> [Trecho de origem]
*****

(Mais) Cuidado com Bitcoin

Jorge Stolfi
05 de fevereiro de 2015

Resumo

A moeda criptográfica "bitcoin" (BTC) foi concebida como um experimento técnico, mas está sendo "vendida" como um "produto" para pagamentos via internet (legais e ilegais), proteção contra inflação, e investimento lucrativo. As pessoas precisam estar cientes de que o bitcoin tem sérios problemas em todas essas funções, e não há garantia nenhuma de que ele continue viável no futuro.

Seguem abaixo algumas das principais limitações do bitcoin.

Bitcoin não tem lastro nem dividendos

Uma ação de uma empresa é um certificado de propriedade de uma certa fração dos bens da mesma (lastro, capital) que dá direito à fração correspondente de seus lucros (dividendos). Um título de dívida do Tesouro Nacional ou de uma instituição privada é um documento que obriga quem o emitiu a pagar ao dono do título, em certa data, uma certa quantia (resgatar o título), mais eventuais juros e correção monetária. São esses "elementos fundamentais" --- capital, dividendos, valor de resgate, correção, juros, etc. --- que fornecem a base para o cálculo do valor de mercado de ações e títulos. Por exemplo, se cada ação de uma empresa andou pagando 10 R$ de juro por ano, nos últimos anos, quem comprar essa ação por 100 R$ provavelmente terá 10% ao ano de retorno sobre o investimento (RSI), o que pode ser considerado um bom resultado. Pagar 1000 R$ por essa ação, ou vedê-la por 10 R$, serim em princípio maus negócios.

*****

> [Dados de origem]
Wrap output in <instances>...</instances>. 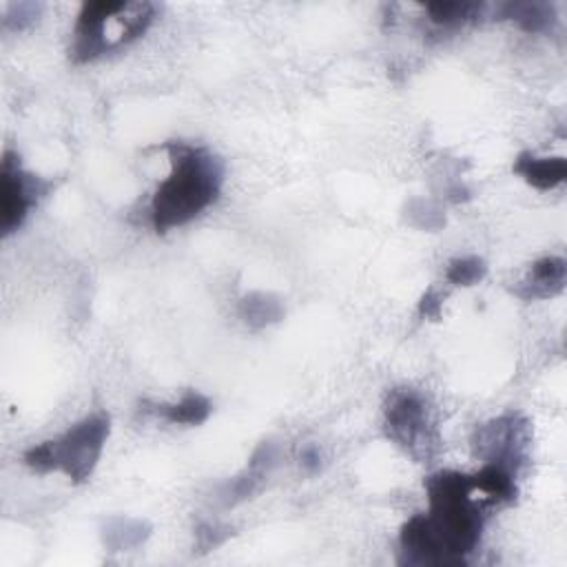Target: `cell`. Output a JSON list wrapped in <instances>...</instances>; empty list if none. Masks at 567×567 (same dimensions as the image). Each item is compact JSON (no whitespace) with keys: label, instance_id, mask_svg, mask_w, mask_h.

*****

> [Instruções]
1) Segundo o texto sobre o bitcoin, por que quem comprar por 100 R$ a ação do exemplo provavelmente terá 10% ao ano de retorno sobre o investimento? Responda em até três frases.
2) Retome o texto sobre o bitcoin logo após a última frase apresentada.

> [Respostas]
1) Nos últimos anos, cada ação dessa empresa pagou 10 R$ de juro por ano. Quem a comprar por 100 R$ deverá, portanto, receber 10 R$ por ano, ou seja, 10% ao ano sobre o valor investido. O texto considera esse resultado bom.

2)
O valor de mercado sempre inclui uma componente de "especulação" ou adivinhação, pois o que interessa é como os elementos fundamentais vão evoluir no futuro. Por exemplo, as vendas e/ou a margem de lucro de uma empresa podem aumentar ou diminuir em relação ao passado, ela pode ter que pagar multas ou indenizações, a direção pode cometer erros custosos, etc.. No caso de títulos, quem emitiu pode falir e não conseguir pagar o prometido, ou a inflação pode ser maior que o previsto na correção. O preço de mercado pode então aumentar ou diminuir conforme a expectativa dos investidores sobre esses possiveis eventos. Enquanto a ação estiver sendo negociada em mercado aberto (como uma bolsa de valores), o preço de mercado será X quando todos os que ainda querem comprar acham que ela não vale mais que X, e todos os que querem vender acham que ela vale pelo menos X. A ação será comprada e vendida sempre que alguém quiser vender por preço que alguém está disposto a pagar.

Ao contrário de ações e títulos, um bitcoin não representa propriedade de nada, nem obrigação de ninguém. Não é um certificado de propriedade de algum bem, e não dá direito a quaisquer dividendos. Não existe nenhuma entidade que esteja obrigada a resgatá-lo, muito menos de pagar juros ou correção monetária.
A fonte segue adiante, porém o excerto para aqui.